6. Watch out for credit traps
Is your shopping budget running thin? Many retailers will be more than happy to offer you credit with an interest-free period. But think carefully before signing up – these offers may be interest-free but rarely fee-free. You’ll usually have to pay a fee to set up the deal, and you can also be stung with default fees if you miss payments.
Missed payment fees can also apply if you sign up with services such as Afterpay and Laybuy. With these payment options, you get your goods immediately and pay off the price in instalments. But they’re not currently covered by credit or layby laws, and you don’t have the same right to cancel if you change your mind.
7. Remember that mistakes happen
Check your bank statements and receipts to make sure you haven’t been overcharged. If you spot an error, immediately contact the retailer and ask it to fix the problem.
What the law says
The Consumer Guarantees Act (CGA) applies to all traders that advertise or sell to Kiwi consumers, even if the company is based abroad. The CGA covers all items bought from a trader for personal use. It doesn’t matter if you purchased the product or received it as a gift.
The CGA requires that goods:
are of acceptable quality
are fit for purpose
match the advertised descriptions
will be priced reasonably (if no price or pricing systems have been agreed upfront)
will be delivered on time or within a reasonable time if the supplier arranges delivery
will be owned by the customer once purchased.

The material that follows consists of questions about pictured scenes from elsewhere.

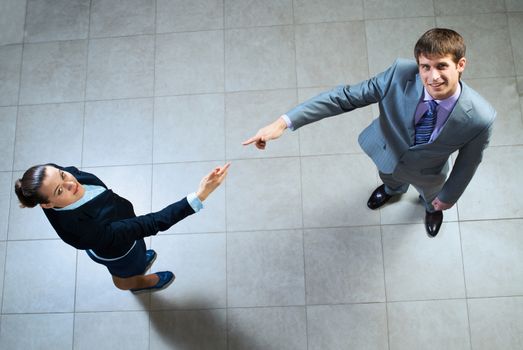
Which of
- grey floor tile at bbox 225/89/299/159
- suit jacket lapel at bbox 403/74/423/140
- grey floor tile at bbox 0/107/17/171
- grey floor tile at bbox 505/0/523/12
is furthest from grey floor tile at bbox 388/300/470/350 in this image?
grey floor tile at bbox 0/107/17/171

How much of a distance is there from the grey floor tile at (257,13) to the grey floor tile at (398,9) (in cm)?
62

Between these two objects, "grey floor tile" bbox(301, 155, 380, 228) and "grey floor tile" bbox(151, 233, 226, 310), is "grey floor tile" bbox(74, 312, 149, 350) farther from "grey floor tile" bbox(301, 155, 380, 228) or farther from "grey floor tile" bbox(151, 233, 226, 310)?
"grey floor tile" bbox(301, 155, 380, 228)

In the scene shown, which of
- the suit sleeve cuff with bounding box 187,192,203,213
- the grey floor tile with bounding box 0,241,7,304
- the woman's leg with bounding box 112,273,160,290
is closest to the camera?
the suit sleeve cuff with bounding box 187,192,203,213

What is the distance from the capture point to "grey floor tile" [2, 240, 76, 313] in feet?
10.0

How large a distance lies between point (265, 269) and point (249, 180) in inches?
24.8

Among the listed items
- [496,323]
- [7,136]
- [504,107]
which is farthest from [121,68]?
[496,323]

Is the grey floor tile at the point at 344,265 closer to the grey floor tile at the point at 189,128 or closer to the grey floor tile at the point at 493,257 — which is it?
the grey floor tile at the point at 493,257

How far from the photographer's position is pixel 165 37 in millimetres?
3447

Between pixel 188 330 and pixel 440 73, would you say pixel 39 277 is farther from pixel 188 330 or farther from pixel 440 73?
pixel 440 73

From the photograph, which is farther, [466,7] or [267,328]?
[466,7]

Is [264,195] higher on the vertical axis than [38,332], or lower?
higher

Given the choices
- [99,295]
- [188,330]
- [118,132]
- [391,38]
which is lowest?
[188,330]

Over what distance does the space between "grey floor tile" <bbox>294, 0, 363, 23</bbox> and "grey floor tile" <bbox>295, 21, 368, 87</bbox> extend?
49 mm

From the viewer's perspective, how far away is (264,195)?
10.2 feet
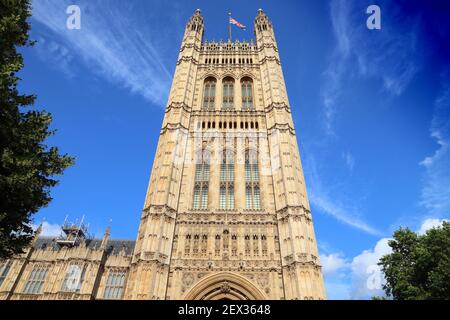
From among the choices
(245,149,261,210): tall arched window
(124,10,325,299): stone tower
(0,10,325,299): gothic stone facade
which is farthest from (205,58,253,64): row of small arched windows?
(245,149,261,210): tall arched window

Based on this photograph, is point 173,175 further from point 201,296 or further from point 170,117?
point 201,296

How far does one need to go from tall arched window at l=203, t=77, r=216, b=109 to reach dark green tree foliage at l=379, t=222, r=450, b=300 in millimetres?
24932

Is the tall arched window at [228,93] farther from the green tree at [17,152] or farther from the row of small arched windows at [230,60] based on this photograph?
the green tree at [17,152]

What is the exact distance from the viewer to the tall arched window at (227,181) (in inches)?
1102

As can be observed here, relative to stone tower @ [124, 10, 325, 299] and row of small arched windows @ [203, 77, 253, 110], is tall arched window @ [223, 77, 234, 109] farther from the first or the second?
stone tower @ [124, 10, 325, 299]

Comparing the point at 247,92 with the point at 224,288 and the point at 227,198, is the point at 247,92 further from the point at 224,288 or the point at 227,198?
the point at 224,288

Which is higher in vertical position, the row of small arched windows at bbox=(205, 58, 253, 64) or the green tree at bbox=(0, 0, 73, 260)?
the row of small arched windows at bbox=(205, 58, 253, 64)

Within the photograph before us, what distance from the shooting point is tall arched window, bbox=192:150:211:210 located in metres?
28.0

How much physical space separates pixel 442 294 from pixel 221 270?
1560cm

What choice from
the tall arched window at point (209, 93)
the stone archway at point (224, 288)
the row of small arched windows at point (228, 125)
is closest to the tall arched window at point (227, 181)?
the row of small arched windows at point (228, 125)

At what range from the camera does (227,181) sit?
2964 cm
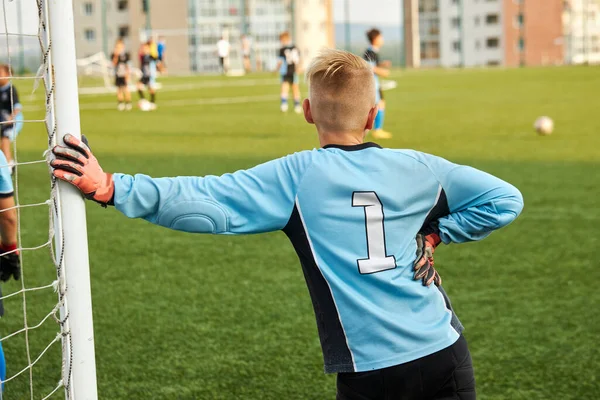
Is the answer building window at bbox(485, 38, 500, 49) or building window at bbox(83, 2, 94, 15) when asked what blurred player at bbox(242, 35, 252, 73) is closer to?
building window at bbox(83, 2, 94, 15)

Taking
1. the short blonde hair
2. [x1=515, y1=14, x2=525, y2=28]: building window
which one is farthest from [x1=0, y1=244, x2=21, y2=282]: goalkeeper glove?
[x1=515, y1=14, x2=525, y2=28]: building window

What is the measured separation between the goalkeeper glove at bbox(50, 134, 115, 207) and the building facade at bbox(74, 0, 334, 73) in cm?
5969

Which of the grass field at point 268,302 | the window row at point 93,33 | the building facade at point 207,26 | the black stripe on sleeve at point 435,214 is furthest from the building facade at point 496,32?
the black stripe on sleeve at point 435,214

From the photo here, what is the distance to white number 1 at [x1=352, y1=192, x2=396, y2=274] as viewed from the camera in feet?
8.10

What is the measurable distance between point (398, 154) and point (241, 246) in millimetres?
5079

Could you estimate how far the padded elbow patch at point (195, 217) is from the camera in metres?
2.41

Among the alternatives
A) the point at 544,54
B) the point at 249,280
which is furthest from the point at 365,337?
the point at 544,54

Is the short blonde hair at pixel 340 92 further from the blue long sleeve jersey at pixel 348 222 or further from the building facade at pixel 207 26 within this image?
the building facade at pixel 207 26

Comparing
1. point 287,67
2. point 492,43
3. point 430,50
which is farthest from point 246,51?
point 492,43

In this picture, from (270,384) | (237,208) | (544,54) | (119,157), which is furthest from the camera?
(544,54)

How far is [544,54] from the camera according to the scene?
3686 inches

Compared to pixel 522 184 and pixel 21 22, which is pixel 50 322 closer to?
pixel 21 22

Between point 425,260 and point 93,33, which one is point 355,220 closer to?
point 425,260

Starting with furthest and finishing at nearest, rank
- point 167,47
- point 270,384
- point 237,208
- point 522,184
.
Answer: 1. point 167,47
2. point 522,184
3. point 270,384
4. point 237,208
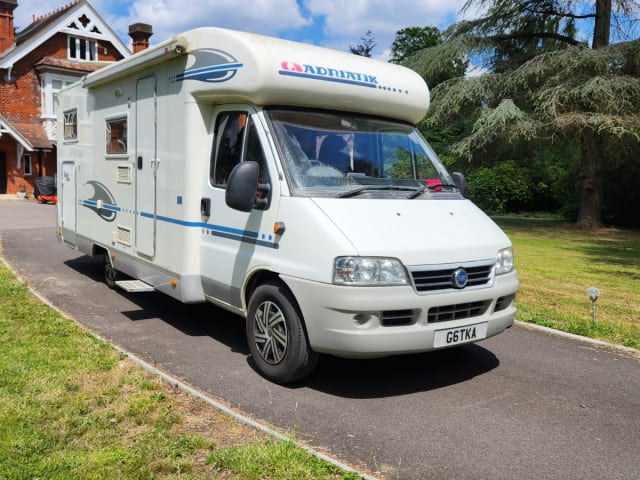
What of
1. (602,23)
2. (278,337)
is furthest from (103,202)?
(602,23)

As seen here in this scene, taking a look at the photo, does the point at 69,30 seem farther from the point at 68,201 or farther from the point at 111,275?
the point at 111,275

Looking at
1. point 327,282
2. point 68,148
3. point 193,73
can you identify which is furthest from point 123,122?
point 327,282

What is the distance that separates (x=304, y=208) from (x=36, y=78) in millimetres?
34211

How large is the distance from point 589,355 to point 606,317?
72.8 inches

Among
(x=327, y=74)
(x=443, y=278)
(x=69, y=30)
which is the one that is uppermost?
(x=69, y=30)

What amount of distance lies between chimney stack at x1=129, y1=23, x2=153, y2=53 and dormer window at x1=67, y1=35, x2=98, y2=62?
2.26 meters

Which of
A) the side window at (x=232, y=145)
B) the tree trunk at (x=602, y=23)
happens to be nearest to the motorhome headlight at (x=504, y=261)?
the side window at (x=232, y=145)

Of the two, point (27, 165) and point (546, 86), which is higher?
point (546, 86)

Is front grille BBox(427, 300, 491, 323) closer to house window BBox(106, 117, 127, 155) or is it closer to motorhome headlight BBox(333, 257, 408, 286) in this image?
motorhome headlight BBox(333, 257, 408, 286)

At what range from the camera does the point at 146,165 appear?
22.6ft

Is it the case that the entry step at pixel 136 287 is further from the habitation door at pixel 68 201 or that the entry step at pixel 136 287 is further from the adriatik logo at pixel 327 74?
the adriatik logo at pixel 327 74

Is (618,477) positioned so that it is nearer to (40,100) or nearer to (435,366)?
(435,366)

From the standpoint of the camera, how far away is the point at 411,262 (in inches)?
179

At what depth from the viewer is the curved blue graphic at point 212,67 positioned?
5419mm
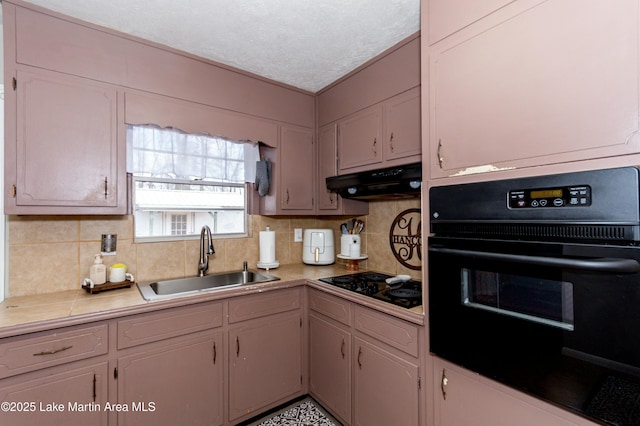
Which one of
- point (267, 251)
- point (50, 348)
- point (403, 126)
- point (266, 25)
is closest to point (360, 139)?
point (403, 126)

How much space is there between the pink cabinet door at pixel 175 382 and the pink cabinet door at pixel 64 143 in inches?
34.3

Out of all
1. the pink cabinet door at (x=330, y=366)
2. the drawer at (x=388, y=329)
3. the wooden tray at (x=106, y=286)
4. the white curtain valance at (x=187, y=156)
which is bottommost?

What to do if things go wrong
Retailers don’t have to take back goods if you simply get a case of buyer’s remorse. But if your purchase isn’t of acceptable quality, it’s a different story.
Contact the retailer
Your first step is to contact the retailer and give it a chance to fix the problem.
You’ll need proof of purchase, such as a receipt or bank statement.
When the fault with the item is minor, the retailer can choose to repair it, replace it or give you a refund. If the item has a significant fault, it’s up to you whether you want a refund or replacement.
Retailers can’t dodge their CGA obligations by putting up signs such as “no refunds” or “no returns on sale items”. They also can’t bury these types of claims in their terms and conditions. If the product is faulty, the retailer must put it right.
Traders also risk breaching the Fair Trading Act if they mislead you about your rights or their products.
Ask for a chargeback
If you didn’t receive your order or can’t get a refund from the retailer and you paid by credit or debit card, you can ask your bank for a chargeback.
Go to the Disputes Tribunal
Alternatively, you can file a claim with the Disputes Tribunal (for disputes up to $30,000). It costs between $45 and $180 to file a claim.
Complain to the Commerce Commission
If you’ve been misled by a retailer, make a complaint to the Commerce Commission. Let us know, too.